えっ? 何の話だって? 夜にドナドナされる事とか、物騒僧侶が増えた生活リズムにも慣れたというやつだ。
正直に言うと観光は凄く楽しかった。色々と探ってはいた時とは違って、色んな事が多角的に見えるし、心の余裕も出来たのと、純粋に観るものが多かったからだ。
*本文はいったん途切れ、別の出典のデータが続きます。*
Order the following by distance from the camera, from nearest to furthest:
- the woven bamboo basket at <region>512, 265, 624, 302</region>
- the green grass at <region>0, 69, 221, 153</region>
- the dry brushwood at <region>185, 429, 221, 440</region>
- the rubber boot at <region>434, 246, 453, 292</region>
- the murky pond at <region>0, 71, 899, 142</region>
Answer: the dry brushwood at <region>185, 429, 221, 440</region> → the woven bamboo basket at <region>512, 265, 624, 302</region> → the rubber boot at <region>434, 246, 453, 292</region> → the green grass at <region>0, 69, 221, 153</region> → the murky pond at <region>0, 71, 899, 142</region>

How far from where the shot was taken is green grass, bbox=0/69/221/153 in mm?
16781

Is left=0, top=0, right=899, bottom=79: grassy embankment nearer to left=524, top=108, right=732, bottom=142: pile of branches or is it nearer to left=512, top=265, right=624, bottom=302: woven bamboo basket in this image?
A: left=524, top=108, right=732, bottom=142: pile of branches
後はつぶさに見ていくと転生者だろう人達の名残りも見受けられるのが良かった。
武器屋では刀も売られていたので、折角だからと買わせてもらった。
何、中学生とか小学生が旅行先の露店とかでドラゴン剣を買っちゃうようなアレでは無いのだからな。決して。
「船の準備が整ったようだぞ、出航は明日の朝だ」
「やっとか」
「もうちっとは残念そうにしてくれや。俺の方は寂しいぞ」
「永遠の別れと言う訳でもないだろうに。ま、でも、この寂しさも次の会えた時のスパイスとでも考えてくれ」
「お前さん、ロマンチックな事も言えるんだな」
「うるせぇ」
とりあえず、その日はポンコツ駄天使の希望も有っては美味しいものをたらふく食べた。
そして、たっぷりと睡眠を取っては翌日。俺達は長くお世話になった宿屋の女将にも別れの挨拶を済ませては出航する船に乗り込んでいた。
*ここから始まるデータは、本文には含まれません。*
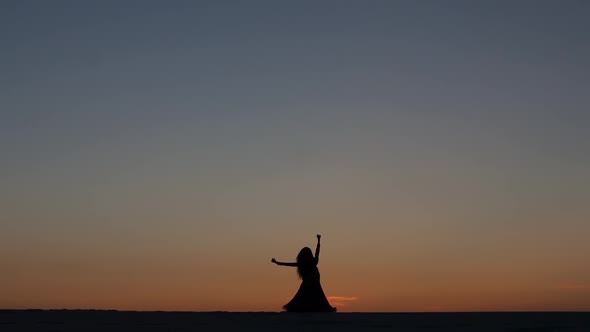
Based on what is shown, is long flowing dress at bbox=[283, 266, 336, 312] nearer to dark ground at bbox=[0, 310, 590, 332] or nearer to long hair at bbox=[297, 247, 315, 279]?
long hair at bbox=[297, 247, 315, 279]

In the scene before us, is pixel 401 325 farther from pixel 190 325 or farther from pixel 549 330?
pixel 190 325

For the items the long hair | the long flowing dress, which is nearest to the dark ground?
the long hair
「また、来てくださいね。龍神信仰一団はアナタの事を常に歓迎致します」
「今度はゆっくり月でも見ながら酒を呑もうや」
今回は慎ましい送迎のメンバーというのには、ギルドマスターと宗主さんの為、そんな事は言えないのだろうが、彼らの送迎を持って、俺達はエド国を旅立つのだった。目指すはドワーフの国と言っても良いドルネルだ。
「あっちの方に魚が居そうだわ! 私の予感がそう言ってるの!」
「分かりました! 天使様、釣りの準備ですね?!」
「ふんっ。この態勢でのバランスを取るのは体幹を鍛えるのに最適だ」
もう、やだ。このパーティー、甲板に出ては駄天使と王女ちゃんは仲良く釣りに、物騒僧侶は上半身を脱ぎ捨ては、その身体を見せ付けながら、筋力トレーニングをしている。
俺? 俺は色々と龍神信仰の宗主さんから転生者っぽい方の蔵書も保管されていたから、読んでみたいと伝えたら、個人的な物だから、折角だからと渡して貰えたものを読みふけってる次第だ。
なかなか、面白いものだ。俺以外の転生者はやはり居るようだが、功績? と言えば良いのか? 確かに文化を押し進めているからバランスの1滴になっているのだろうか? いや、そもそもバランスの為の1滴の為に全ての転生者が居るとも限らないか。
そこら辺は神のみぞ知るだろうが、その神はバカンスだったのかと、目の前のポンコツ駄天使を見つつため息を吐きつつも俺は本へとまた視線を落としていくのだった。